_Text for analysis_
A letter describing the study and a recruitment brochure were mailed by ISCR to each eligible patient between 1-3 months after initial diagnosis (in both Spanish and English if ethnicity was unknown or known to be Hispanic). If a patient did not respond either by mail or telephone within 10 days, a second contact was attempted by mail, telephone, or both. Once contact was established, if the patient expressed interest in participating in the study, she was placed in contact with the UIC Survey Research Laboratory where she was screened for eligibility and scheduled for an interview. If the patient said she was not interested, the case was flagged for recontact 2 months later, allowing the patient more time to adjust to her diagnosis. The survey interviewer obtained written informed consent before the interview was administered. As part of the consent process, patients were informed they would receive a gift of $100 for their participation. The 90 minute interview was administered either in English or Spanish as appropriate using computer-assisted personal interview (CAPI) procedures. The final interview response rate was 56% (989 completed interviews among eligible patients).

Measures

The interview queried subjects about the process of discovery, diagnosis and treatment of the patient’s breast cancer, as well as health care seeking behavior and related constructs. Patients were asked how they first became aware of the problem later diagnosed as breast cancer. Forty-five percent of patients in the study (N=441) reported that they had self-identified the symptom that led to the initial discovery of the breast cancer (38% of non-Hispanic White, 47% of non-Hispanic Black and 55% of Hispanic patients, p=0.0002). For these analyses, only patients with a symptomatic breast cancer were included. The extent of patient delay was determined from the following series of questions:

“When a woman discovers a problem in her breast, she usually has to think about what to do next before contacting a doctor. What about you? Please think about how much time passed after you noticed a lump before you first contacted a doctor. Did you make an appointment the same day, the next day, within a week of finding the problem, or was it more than a week?”

Patients had the option of reporting extent of delay in days, weeks, months or years, and all responses were converted to days. From this variable, a dichotomous variable was created as 90 days or less versus more than 90 days (prolonged patient delay). The justification for dichotomizing delay at 90 days was based on previously published findings that patients with total delays of less than three months have significantly better 5-year survival than those with delays of three to six months (8). Responses by 12 percent of patients could not be coded to the nearest month; however, all but two patients provided enough information to enable their responses to be coded as either 3 months or less or greater than 3 months. The final sample for analysis was 436.

_Dataset extract_
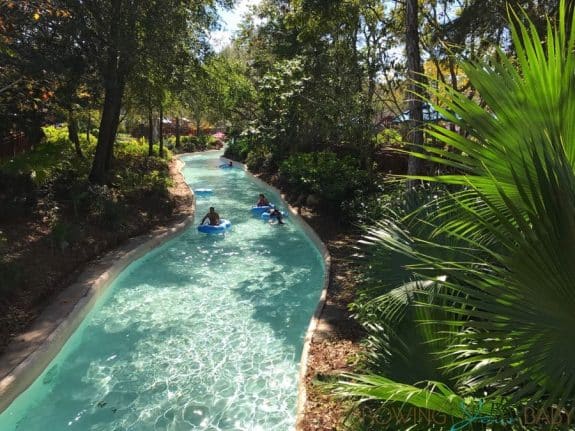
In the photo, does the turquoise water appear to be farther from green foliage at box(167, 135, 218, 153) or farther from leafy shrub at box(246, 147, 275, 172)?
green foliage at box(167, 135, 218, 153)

_Problems to solve_
(a) In the breast cancer study text, what was the final interview response rate?
(b) Print the breast cancer study text from "Patients had the" to "analysis was 436.".
(c) Carry on with the breast cancer study text, starting right after its last sentence.

_Numbered answers_
(a) 56% (989 completed interviews among eligible patients).

(b)
Patients had the option of reporting extent of delay in days, weeks, months or years, and all responses were converted to days. From this variable, a dichotomous variable was created as 90 days or less versus more than 90 days (prolonged patient delay). The justification for dichotomizing delay at 90 days was based on previously published findings that patients with total delays of less than three months have significantly better 5-year survival than those with delays of three to six months (8). Responses by 12 percent of patients could not be coded to the nearest month; however, all but two patients provided enough information to enable their responses to be coded as either 3 months or less or greater than 3 months. The final sample for analysis was 436.

(c)
Conceptual model for prolonged patient delay

Figure 1 presents a conceptual model for prolonged patient delay that builds upon a model for stages of delay presented in Anderson et al. (1995) (11). The Anderson model is a general model for total patient delay from initial detection of the problem through treatment initiation. The first two stages of delay (appraisal delay and illness delay) are applicable to our study of patient delay before deciding to seek help for a breast problem. Appraisal delay is defined as the number of days from initial detection of the problem to when the patient infers that she is ill. Illness delay is defined as the number of days from illness inference to deciding to seek help. Subsequent stages of the Anderson et al. model (behavioral delay, scheduling delay and treatment delay) are not applicable here to our analysis of patient delay. Superimposed over the Anderson model are the measured variables in our study, which are enclosed in boxes (Figure 1). We conceptualize our measured variables in three broad groups: sociodemographic variables, variables pertaining to the interpretation of symptoms, and variables pertaining to access and utilization of health care. In this model, sociodemographic variables affect delay primarily by influencing either symptom interpretation or access to care. Within the symptom interpretation box, we conceptualize that misconceptions about the meaning of breast lumps would impact whether a woman feels the need to present medically, and that woman with a personal history of benign breast problems (i.e. who experienced a false alarm in the past) might be more likely to hold these misconceptions and therefore be less likely to present promptly the next time she finds a symptom. A family history of breast cancer might prompt a woman with a self-discovered symptom either to seek help sooner or delay seeking help to avoid a diagnosis of breast cancer. Within the health care access and utilization box, we conceptualize that absence of insurance may lead to absence of a regular provider, and that both of these variables would lead to fewer preventive care visits (Figure 1). We also assume that how a woman interprets symptoms primarily influences appraisal delay, whereas health care access variables primarily influence illness delay. It is important to note that we were unable to examine these last two assumptions because our variable for patient delay did not differentiate between these two components.

FIGURE 1.

FIGURE 1

Conceptual model for prolonged patient delay before deciding to seek help for a breast problem

Measures of sociodemographic characteristics

Demographic information included race/ethnicity, age, and education.. Patients were categorized as 1) White, non-Hispanic, 2) Black, non-Hispanic, and 3) Hispanic or Latino. Ethnicity was defined through separate self-identification of Hispanic ethnicity and race. Ethnicity was defined as Hispanic if the patient self-identified as Hispanic, reported a Latin American country of origin, or reported a Latin American country of origin for both biological parents. Reported level of education was used to create a binary variable for absence of a high-school degree, and reported annual household income was used to create a binary variable for low income, defined as below $20,000.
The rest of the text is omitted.